Paul Marie Théodore Vincent d'Indy (/fr/; 27 March 1851 – 2 December 1931) was a French composer and teacher. His influence as a teacher, in particular, was considerable. He was a co-founder of the Schola Cantorum de Paris and also taught at the Paris Conservatoire. His students included Albéric Magnard, Albert Roussel, Arthur Honegger, Darius Milhaud, Yvonne Rokseth, and Erik Satie, as well as Cole Porter.

D'Indy studied under composer César Franck, and was strongly influenced by Franck's admiration for German music. At a time when nationalist feelings were high in both countries (circa the Franco-Prussian War of 1871), this brought Franck into conflict with other musicians who wished to separate French music from German influence.

==Life==
Paul Marie Théodore Vincent d'Indy was born in Paris into an aristocratic family of royalist and Catholic persuasion. His great-grandfather was the politician Joseph Isaïe Saint-Ange d'Indy. He had piano lessons from an early age from his paternal grandmother, who passed him on to Antoine François Marmontel and Louis Diémer.

From the age of 14 d'Indy studied harmony with Albert Lavignac. When he was 16 an uncle introduced him to Berlioz's treatise on orchestration, which inspired him to become a composer. He wrote a piano quartet which he sent to César Franck, who was the teacher of a friend. Franck recognised his talent and recommended that d'Indy pursue a career as a composer.

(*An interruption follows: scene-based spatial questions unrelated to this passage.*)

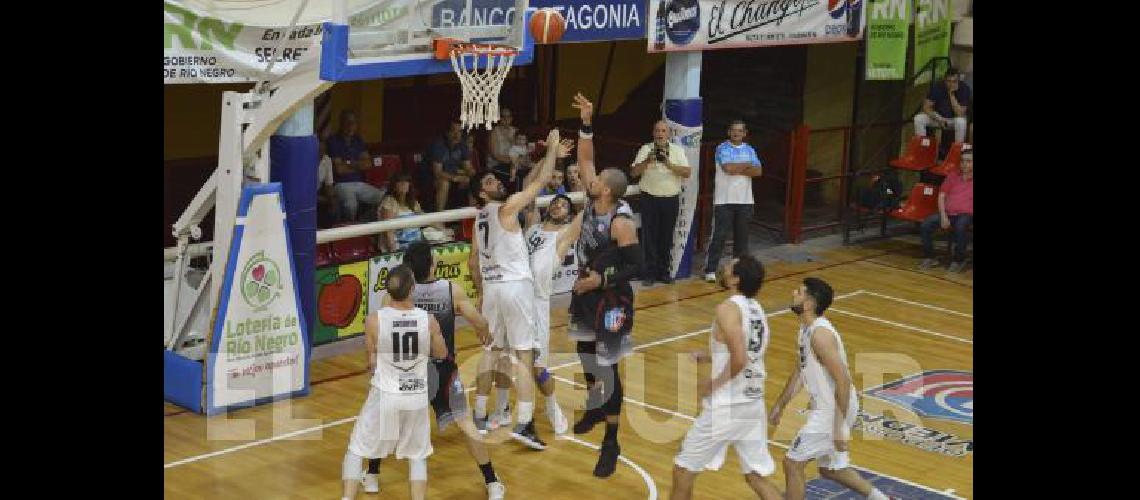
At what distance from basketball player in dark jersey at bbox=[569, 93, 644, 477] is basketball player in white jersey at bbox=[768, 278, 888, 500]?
66.1 inches

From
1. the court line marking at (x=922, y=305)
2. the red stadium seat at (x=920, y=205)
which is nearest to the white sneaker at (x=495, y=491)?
the court line marking at (x=922, y=305)

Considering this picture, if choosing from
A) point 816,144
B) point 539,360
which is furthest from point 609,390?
point 816,144

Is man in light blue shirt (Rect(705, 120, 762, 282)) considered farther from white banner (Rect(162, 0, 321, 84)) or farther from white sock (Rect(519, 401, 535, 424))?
white sock (Rect(519, 401, 535, 424))

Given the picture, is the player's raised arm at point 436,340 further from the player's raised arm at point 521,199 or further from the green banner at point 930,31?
the green banner at point 930,31

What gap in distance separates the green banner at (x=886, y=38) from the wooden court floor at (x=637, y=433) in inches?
161

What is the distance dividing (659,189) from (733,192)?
106cm

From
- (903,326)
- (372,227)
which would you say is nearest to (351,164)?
(372,227)

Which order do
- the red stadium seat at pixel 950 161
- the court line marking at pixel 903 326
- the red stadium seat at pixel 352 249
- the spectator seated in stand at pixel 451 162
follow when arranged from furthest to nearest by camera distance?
the red stadium seat at pixel 950 161, the spectator seated in stand at pixel 451 162, the court line marking at pixel 903 326, the red stadium seat at pixel 352 249

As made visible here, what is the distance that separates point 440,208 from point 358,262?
3.06 m

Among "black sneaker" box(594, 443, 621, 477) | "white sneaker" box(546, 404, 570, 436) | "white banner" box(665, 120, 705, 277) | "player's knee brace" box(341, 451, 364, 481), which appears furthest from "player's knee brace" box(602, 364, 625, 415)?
"white banner" box(665, 120, 705, 277)

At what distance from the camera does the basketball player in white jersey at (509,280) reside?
1136 cm

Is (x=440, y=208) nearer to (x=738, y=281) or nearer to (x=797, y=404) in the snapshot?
(x=797, y=404)

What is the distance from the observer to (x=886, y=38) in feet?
64.1

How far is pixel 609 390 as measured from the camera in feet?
36.3
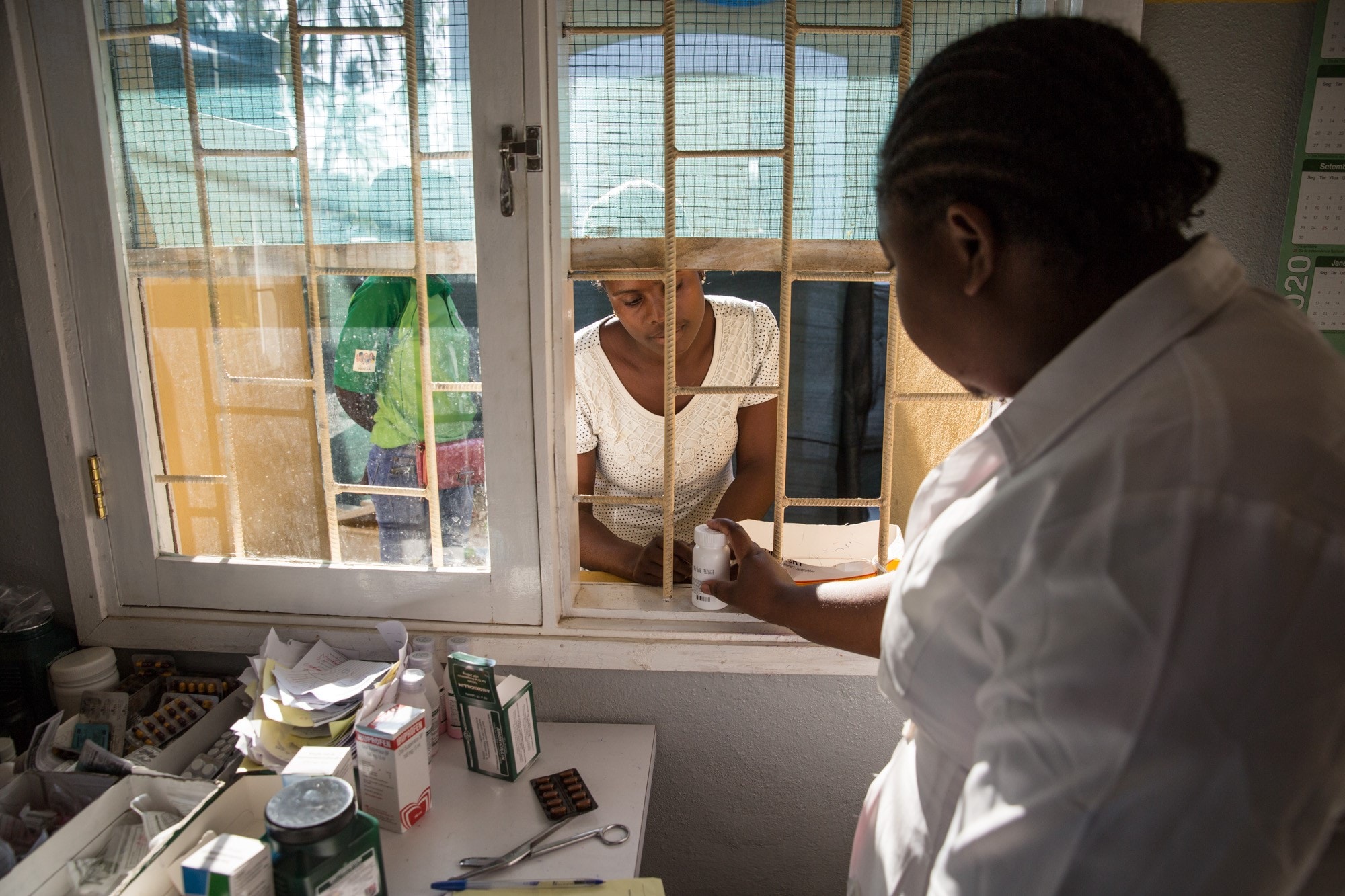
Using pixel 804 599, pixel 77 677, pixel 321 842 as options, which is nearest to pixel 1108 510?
pixel 804 599

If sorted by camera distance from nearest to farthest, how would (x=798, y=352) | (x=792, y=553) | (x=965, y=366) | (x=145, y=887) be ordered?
(x=965, y=366), (x=145, y=887), (x=792, y=553), (x=798, y=352)

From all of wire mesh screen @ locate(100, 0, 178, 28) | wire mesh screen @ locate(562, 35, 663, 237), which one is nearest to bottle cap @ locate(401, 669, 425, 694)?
wire mesh screen @ locate(562, 35, 663, 237)

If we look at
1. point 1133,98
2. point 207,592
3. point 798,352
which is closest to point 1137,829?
point 1133,98

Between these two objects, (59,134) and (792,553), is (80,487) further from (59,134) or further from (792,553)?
(792,553)

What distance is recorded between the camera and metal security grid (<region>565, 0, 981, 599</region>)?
4.48 ft

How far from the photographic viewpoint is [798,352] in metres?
2.75

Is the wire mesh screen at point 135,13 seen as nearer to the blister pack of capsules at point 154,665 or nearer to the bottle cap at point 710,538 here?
the blister pack of capsules at point 154,665

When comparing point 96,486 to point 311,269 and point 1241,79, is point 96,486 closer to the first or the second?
point 311,269

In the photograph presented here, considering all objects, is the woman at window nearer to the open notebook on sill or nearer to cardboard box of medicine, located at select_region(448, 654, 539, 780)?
the open notebook on sill

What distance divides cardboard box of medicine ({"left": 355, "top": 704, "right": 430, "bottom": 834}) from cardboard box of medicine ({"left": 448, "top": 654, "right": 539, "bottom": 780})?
3.9 inches

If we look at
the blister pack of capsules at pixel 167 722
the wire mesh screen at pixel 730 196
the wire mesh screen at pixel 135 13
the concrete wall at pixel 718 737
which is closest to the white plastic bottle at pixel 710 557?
the concrete wall at pixel 718 737

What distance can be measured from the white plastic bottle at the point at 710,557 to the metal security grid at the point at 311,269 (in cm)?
48

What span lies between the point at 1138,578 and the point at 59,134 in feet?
5.81

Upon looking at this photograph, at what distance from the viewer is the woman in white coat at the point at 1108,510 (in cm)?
57
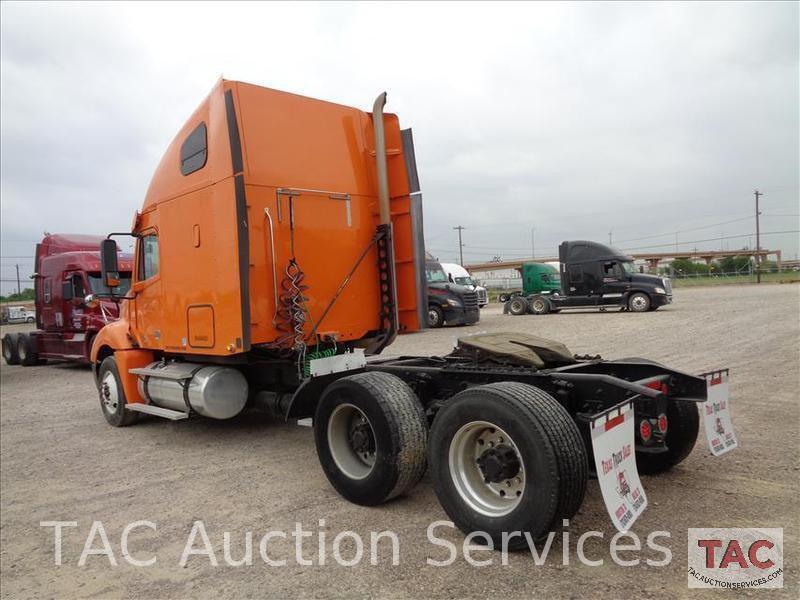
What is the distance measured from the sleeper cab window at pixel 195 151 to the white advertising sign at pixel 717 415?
4778 millimetres

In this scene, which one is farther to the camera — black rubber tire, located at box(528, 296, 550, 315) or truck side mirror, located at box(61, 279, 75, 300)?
black rubber tire, located at box(528, 296, 550, 315)

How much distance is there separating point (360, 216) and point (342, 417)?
2.40 meters

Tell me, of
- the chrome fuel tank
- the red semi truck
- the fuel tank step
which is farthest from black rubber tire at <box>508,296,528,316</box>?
the chrome fuel tank

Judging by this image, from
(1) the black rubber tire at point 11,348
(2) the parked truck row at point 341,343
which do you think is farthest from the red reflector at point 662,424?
(1) the black rubber tire at point 11,348

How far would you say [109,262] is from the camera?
6688 millimetres

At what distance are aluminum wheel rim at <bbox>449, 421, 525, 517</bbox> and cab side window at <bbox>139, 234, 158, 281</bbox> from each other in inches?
179

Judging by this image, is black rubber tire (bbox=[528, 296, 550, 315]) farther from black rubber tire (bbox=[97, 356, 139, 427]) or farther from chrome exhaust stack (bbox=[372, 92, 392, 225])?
black rubber tire (bbox=[97, 356, 139, 427])

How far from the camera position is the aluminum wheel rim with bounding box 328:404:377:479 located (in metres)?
4.41

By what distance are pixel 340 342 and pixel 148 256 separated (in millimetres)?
2633

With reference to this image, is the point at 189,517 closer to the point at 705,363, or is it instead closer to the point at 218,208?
the point at 218,208

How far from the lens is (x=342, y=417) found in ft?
14.9

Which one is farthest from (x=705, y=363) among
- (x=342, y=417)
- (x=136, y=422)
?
(x=136, y=422)

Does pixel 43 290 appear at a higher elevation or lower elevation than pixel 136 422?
higher

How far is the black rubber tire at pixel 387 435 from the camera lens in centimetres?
401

At the age of 19, during the Franco-Prussian War, d'Indy enlisted in the National Guard, but returned to musical life as soon as the hostilities were over. He entered Franck's organ class at the Conservatoire de Paris in 1871 remaining there until 1875, when he joined the percussion section of the orchestra at the Châtelet Theatre to gain practical experience. He also served as chorus-master to the Concerts Colonne.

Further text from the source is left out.